Modelling waste transport networks
- The text on this page is taken from an equivalent page of the IEHIAS-project.
Many of the source activities that pose threats to human health are associated with networks, such as roads, airline routes, rivers or transmission lines. While statistical data on the activities occurring on these networks are often available, these give only a very generalised picture of the real source distribution, and are likely to lead to substantial errors in assessments of health risk. In particular, they are likely to mask (and in most cases under-estimate) the highest risks that tend to occur on, or close to, the network, or at particular nodes in the system (e.g. road intersections) where activity tends to converge.

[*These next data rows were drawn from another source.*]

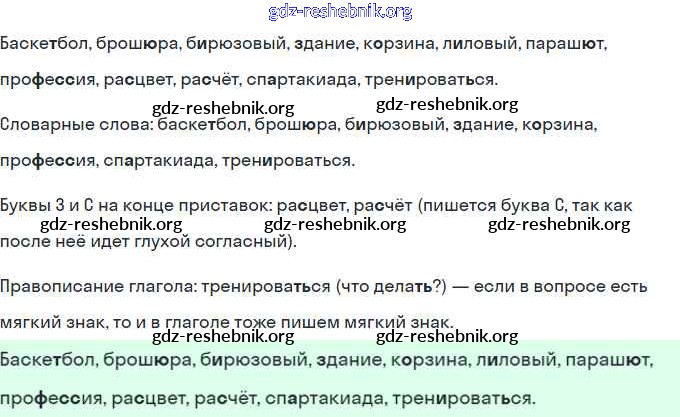 Баскетбол, брошюра, бирюзовый, здание, корзина, лиловый, парашют, профессия, расцвет, расчёт, спартакиада, тренироваться.

Словарные слова: баскетбол, брошюра, бирюзовый, здание, корзина, профессия, спартакиада, тренироваться.

Буквы З и С на конце приставок: расцвет, расчёт (пишется буква С, так как после неё идет глухой согласный).

Правописание глагола: тренироваться (что делать?) — если в вопросе есть мягкий знак, то и в глаголе тоже пишем мягкий знак.

Баскетбол, брошюра, бирюзовый, здание, корзина, лиловый, парашют, профессия, расцвет, расчёт, спартакиада, тренироваться.

gdz-reshebnik.org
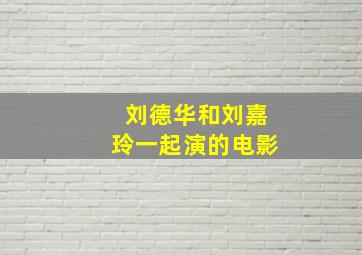 刘德华和刘嘉玲一起演的电影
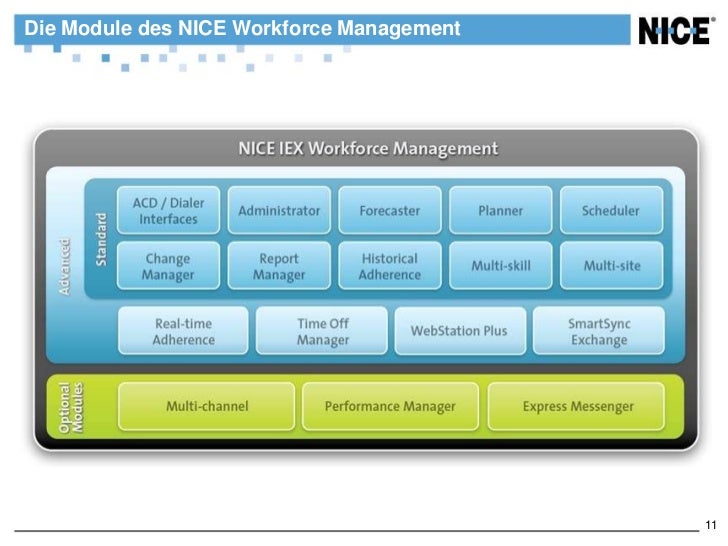 Die Module des NICE Workforce Management

NICE

NICE IEX Workforce Management

Advanced

Standard

ACD / Dialer Interfaces

Administrator

Forecaster

Planner

Scheduler

Change Manager

Report Manager

Historical Adherence

Multi-skill

Multi-site

Real-time Adherence

Time Off Manager

WebStation Plus

SmartSync Exchange

Optional Modules

Multi-channel

Performance Manager

Express Messenger

11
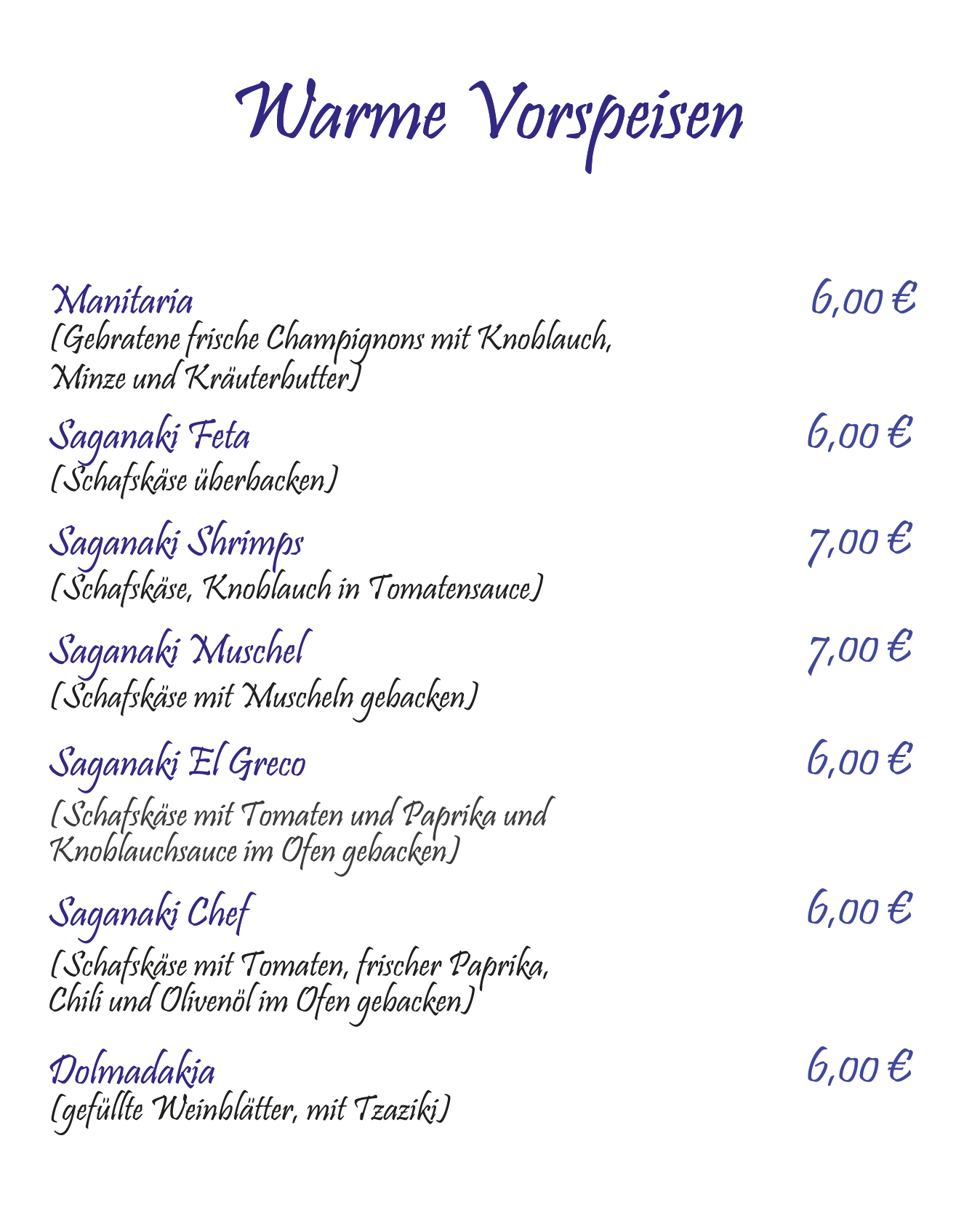 Warme Vorspeisen

Manitaria 6,00 €
(Gebratene frische Champignons mit Knoblauch, Minze und Kräuterbutter)

Saganaki Feta 6,00 €
(Schafskäse überbacken)

Saganaki Shrimps 7,00 €
(Schafskäse, Knoblauch in Tomatensauce)

Saganaki Muschel 7,00 €
(Schafskäse mit Muscheln gebacken)

Saganaki El Greco 6,00 €
(Schafskäse mit Tomaten und Paprika und Knoblauchsauce im Ofen gebacken)

Saganaki Chef 6,00 €
(Schafskäse mit Tomaten, frischer Paprika, Chili und Olivenöl im Ofen gebacken)

Dolmadakia 6,00 €
(gefüllte Weinblätter, mit Tzaziki)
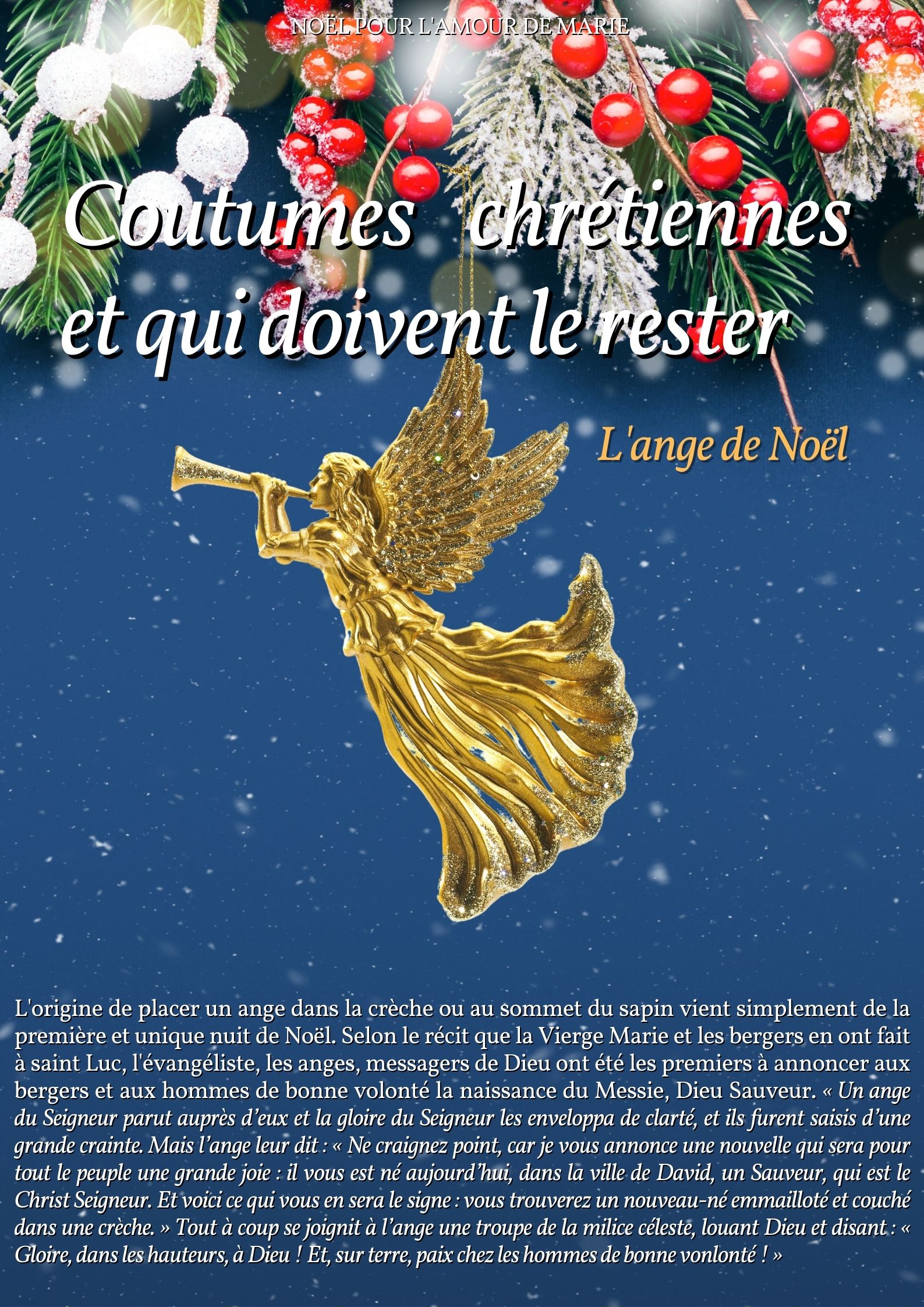 NOËL POUR L'AMOUR DE MARIE

Coutumes chrétiennes et qui doivent le rester

L'ange de Noël

L'origine de placer un ange dans la crèche ou au sommet du sapin vient simplement de la première et unique nuit de Noël. Selon le récit que la Vierge Marie et les bergers en ont fait à saint Luc, l'évangéliste, les anges, messagers de Dieu ont été les premiers à annoncer aux bergers et aux hommes de bonne volonté la naissance du Messie, Dieu Sauveur. « Un ange du Seigneur parut auprès d'eux et la gloire du Seigneur les enveloppa de clarté, et ils furent saisis d'une grande crainte. Mais l'ange leur dit : « Ne craignez point, car je vous annonce une nouvelle qui sera pour tout le peuple une grande joie : il vous est né aujourd'hui, dans la ville de David, un Sauveur, qui est le Christ Seigneur. Et voici ce qui vous en sera le signe : vous trouverez un nouveau-né emmailloté et couché dans une crèche. » Tout à coup se joignit à l'ange une troupe de la milice céleste, louant Dieu et disant : « Gloire, dans les hauteurs, à Dieu ! Et, sur terre, paix chez les hommes de bonne vonlonté ! »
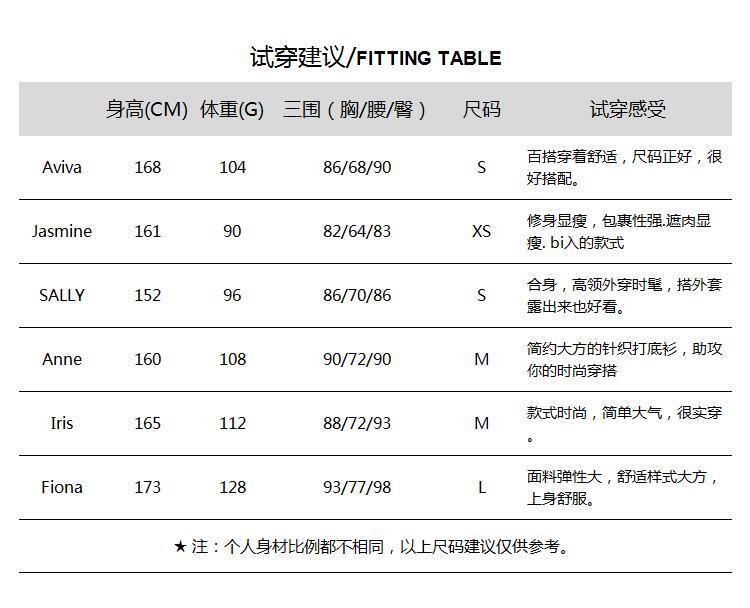 试穿建议/FITTING TABLE

| | 身高(CM) | 体重(G) | 三围（胸/腰/臀） | 尺码 | 试穿感受 |
|---|---|---|---|---|---|
| Aviva | 168 | 104 | 86/68/90 | S | 百搭穿着舒适，尺码正好，很好搭配。 |
| Jasmine | 161 | 90 | 82/64/83 | XS | 修身显瘦，包裹性强.遮肉显瘦. bi入的款式 |
| SALLY | 152 | 96 | 86/70/86 | S | 合身，高领外穿时髦，搭外套露出来也好看。 |
| Anne | 160 | 108 | 90/72/90 | M | 简约大方的针织打底衫，助攻你的时尚穿搭 |
| Iris | 165 | 112 | 88/72/93 | M | 款式时尚，简单大气，很实穿。 |
| Fiona | 173 | 128 | 93/77/98 | L | 面料弹性大，舒适样式大方，上身舒服。 |

★ 注：个人身材比例都不相同，以上尺码建议仅供参考。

Network models provide a means of addressing this deficiency. A wide range of network modelling techniques exist. Some of the most useful in relation to integrated impact assessments are those available in GIS. Amongst other things, these provide the capability to identify lowest cost (e.g. shortest, quickest) routes between any two localities, or to search the network to find all locations accessible within a specified transport cost (e.g. in terms of distance or travel time). They also enable estimates of network activity to be linked to spatial variations in population density, thereby providing a means of exposure assessment. Use of these network methods is illustrated here in relation to modelling of road transport of domestic waste.
Waste transport is potentially an important contributor to the overall human exposure to air pollutants arising from waste management activities. As part of a case study to explore the use of integrated environnmental health impact assessment (see link to Waste report under See also, below), a method was developed to estimate truck flows associated with waste collection (e.g. from households to waste management sites) and waste transport (e.g. in between waste management sites) using information on waste generation capacity, road network and types of road, and the capacity of storage bins and collection vehicles.
The approach is summarised in Figure 1.
The model uses household density as a proxy for rates of municipal waste generation. It then makes use of geographical information system (GIS) functionality to construct a shortest cost path between residential areas and waste treatment sites. Costs are assigned to different routes on the basis of their road type - higher costs being gven to minor roads and lower costs to major roads (step 1). Waste is assumed to go to the treatment site which offers the lowest cost path (cost * length). Using approximations of the volume of an individual truck, estimates are thus made of the total waste volume transported along each route, and collected at each treatment site (step 2). This information is then used to estimate atmospheric emissions both during transport along each route and from each waste treatment site.